An ongoing investigation by The Indian Express in collaboration with 109 media organisations in 88 countries teamed up with the International Consortium of Investigative Journalists and BuzzFeed News has revealed how financial transactions by Indian citizens and firms have been red-flagged to the top US financial watchdog, the Treasury Department’s Financial Crimes Enforcement Network (FinCEN), for possible money laundering, financial fraud or drug dealing. These cross-country investigations are based on suspicious activity reports (SARs) by compliance officers in financial institutions, on transactions that involve clients with high-risk profiles, or past brushes with the law. The sheer scale of the revelations raises troubling questions: To what extent are the Indian investigative agencies aware of these suspicious transactions that involve Indian citizens and firms? Considering that 44 Indian banks, both public and private, have been named, did these banks report these particular transactions, and flag them to the Financial Intelligence Unit-India (FIU-IND)? Given their cross-border nature, was the banking sector regulator — the Reserve Bank of India — also notified about them? Considering the seriousness of the allegations — the details of banking transactions indicate round-tripping, money laundering or dealings with shell companies — are they under the lens of the investigative agencies in India?

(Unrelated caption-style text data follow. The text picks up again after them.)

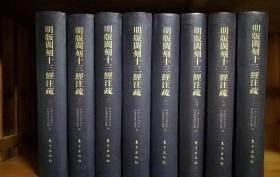 明版闽刻十三经注疏(全八册)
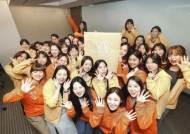 LG생활건강, '내추럴 뷰티 크리에이터' 2기 발대식 개최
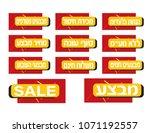 hebrew sale banners set... | Shutterstock .eps vector #1071192557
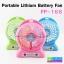 พัดลม Portable Lithium Battery Fan รุ่น FP-168 ราคา 185 บาท ปกติ 460 บาท thumbnail 1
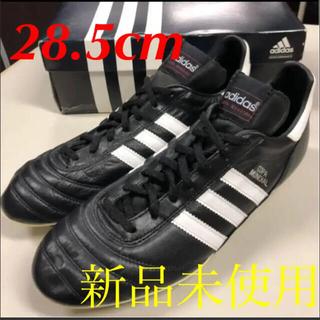 アディダス(adidas)のCopa Mundial スパイク 28.5cm(シューズ)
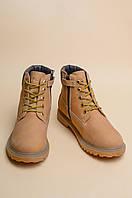 Детские ботинки демисезонные из нубука LUMBERJАCK бежевого цвета для девочки 31 размер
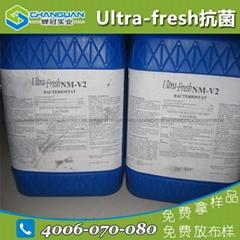 供應鞋材抗菌劑Ultra-fresh NM-V2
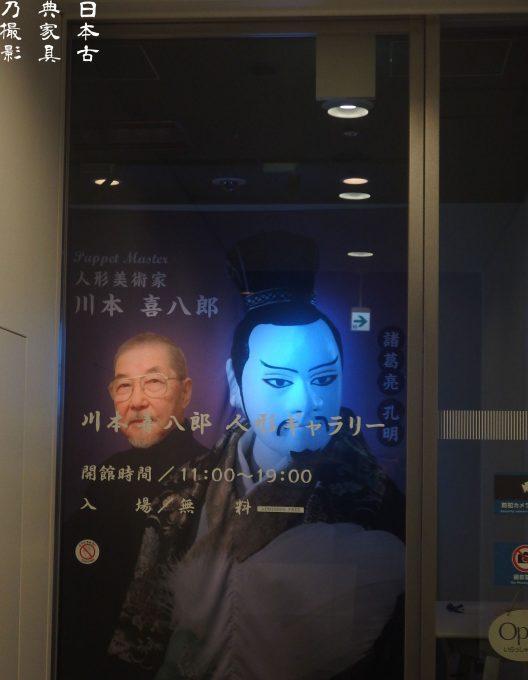 川本喜八郎人形ギャラリー 入り口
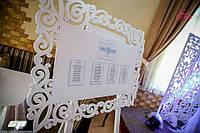 Свадебный декор: мольберт, свадебная рамка, табличка для размещения столиков, план рассадки гостей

The suspicious activity reports (SARs) are documents filed by financial institutions, from banks to money exchanges and security brokers, to US authorities to report suspicious transactions. Such transactions have to be reported within 30 days of occurrence. While they themselves are not evidence of illegality, the SARs nonetheless serve as signals to alert regulators and authorities regarding possible irregular activities — any form of dirty money, potential money laundering activities, terror financing or transactions that raises suspicion. The files allude to at least $2 trillion being flagged as possible evidence of money laundering or other criminal activity between 1997-2017. Considering that international banks have, during this period, been warned and heavily fined by regulators for failing to inform them of suspicious transactions or for letting “dirty money” slip through, their continued occurrence, despite apparent checks and balances in the system, is worrying.
This Indian Express investigation follows other probes such as the Swiss Leaks in 2015, the Panama Papers in 2016, and the Paradise Papers in 2017, all of which have served to pierce the veil of secrecy shrouding cross-border capital flows by Indian firms and citizens. Considering that in most of the cases uncovered in this investigation, the domestic branches of Indian banks were used to either receive or remit funds, the revelations signal a continuing laxity in the current regulatory architecture in India. This raises grave questions over not just the investigative agencies but the entire regulatory apparatus. The government needs to address the gaps.